I am talking of a tool for a developer who knows what is he doing, but who is also dissatisfied to write every time routines in a regular language. A professional data manipulation tool, something like a hex editor, regex, vi, grep, parser melted together
accessible by routines or a REPL.
If you have the spec of the data format, you can access and transform the data at once. No need to debug or plan meticulously how to program the transformation. I am searching for a solution because I don't believe the problem is new.
It allows:
joining/grouping/merging of results
inserting/deleting/finding/replacing
write macros which allows to execute a command chain repeatedly
meta-grouping (lists->tables->n-dimensional tables)
Example (No, I am not looking for a solution to this, it is just an example):
You want to read xml strings embedded in a binary file with variable length records. Your
tool reads the record length and deletes the junk surrounding your text. Now it splits open
the xml and extracts the strings. Being Indian number glyphs and containing decimal commas instead of decimal points, your tool transforms it into ASCII and replaces commas with points. Now the results must be stored into matrices of variable length....etc. etc.
I am searching for a good language / language-design and if possible, an implementation.
Which design do you like or even, if it does not fulfill the conditions, wouldn't you want to miss ?

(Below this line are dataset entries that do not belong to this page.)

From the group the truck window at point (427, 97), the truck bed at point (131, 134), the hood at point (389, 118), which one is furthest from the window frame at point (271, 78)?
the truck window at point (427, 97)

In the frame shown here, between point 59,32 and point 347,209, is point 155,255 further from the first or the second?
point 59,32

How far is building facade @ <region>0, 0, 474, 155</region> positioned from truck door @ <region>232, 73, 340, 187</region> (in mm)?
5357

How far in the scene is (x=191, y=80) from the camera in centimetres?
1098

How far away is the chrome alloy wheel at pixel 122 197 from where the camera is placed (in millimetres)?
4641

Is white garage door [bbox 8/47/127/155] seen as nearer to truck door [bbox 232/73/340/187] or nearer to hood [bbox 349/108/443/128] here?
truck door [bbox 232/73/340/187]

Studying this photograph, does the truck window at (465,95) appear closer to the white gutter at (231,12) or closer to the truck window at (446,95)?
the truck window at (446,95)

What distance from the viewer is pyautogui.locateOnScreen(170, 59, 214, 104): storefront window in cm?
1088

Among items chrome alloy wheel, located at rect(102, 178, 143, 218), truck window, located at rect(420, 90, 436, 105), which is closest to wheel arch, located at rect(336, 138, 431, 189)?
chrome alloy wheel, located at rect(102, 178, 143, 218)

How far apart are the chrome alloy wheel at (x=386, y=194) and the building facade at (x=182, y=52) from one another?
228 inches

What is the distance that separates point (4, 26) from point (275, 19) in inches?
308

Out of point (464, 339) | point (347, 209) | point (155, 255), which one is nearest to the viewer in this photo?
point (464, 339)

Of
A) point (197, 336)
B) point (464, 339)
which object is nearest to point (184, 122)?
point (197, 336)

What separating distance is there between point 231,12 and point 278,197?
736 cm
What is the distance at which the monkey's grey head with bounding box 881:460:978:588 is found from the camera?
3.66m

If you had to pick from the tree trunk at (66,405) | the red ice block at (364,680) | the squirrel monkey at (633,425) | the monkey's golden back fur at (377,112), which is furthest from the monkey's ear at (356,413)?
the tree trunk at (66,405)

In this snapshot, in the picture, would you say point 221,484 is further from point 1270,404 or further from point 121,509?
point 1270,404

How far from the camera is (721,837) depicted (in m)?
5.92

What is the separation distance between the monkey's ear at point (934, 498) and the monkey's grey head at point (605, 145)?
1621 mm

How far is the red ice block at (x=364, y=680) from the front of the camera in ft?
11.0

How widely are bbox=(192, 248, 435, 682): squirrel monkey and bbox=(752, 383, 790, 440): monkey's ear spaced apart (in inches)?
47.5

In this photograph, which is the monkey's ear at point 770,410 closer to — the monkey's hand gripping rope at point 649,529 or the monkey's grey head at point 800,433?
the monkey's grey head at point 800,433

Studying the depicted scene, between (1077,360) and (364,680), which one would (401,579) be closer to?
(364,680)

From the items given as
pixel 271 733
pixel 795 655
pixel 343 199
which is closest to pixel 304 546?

EDIT: The question is if a solution for the problem exists and if yes, which implementations are available. You DO NOT implement your own sorting algorithm if Quicksort, Mergesort and Heapsort is available. You DO NOT invent your own text parsing
method if you have regular expressions. You DO NOT invent your own 3D language for graphics if OpenGL/Direct3D is available. There are existing solutions or at least papers describing the problem and giving suggestions. And there are people who may have worked and experienced such problems and who can give ideas and suggestions. The idea that this problem is totally new and I should work out and implement it myself without background
knowledge seems for me, I must admit, totally off the mark.
UPDATE:
Unfortunately I had less time than anticipated to delve in the subject because our development team is currently in a hot phase. But I have contacted the author of TextTransformer and he kindly answered my questions.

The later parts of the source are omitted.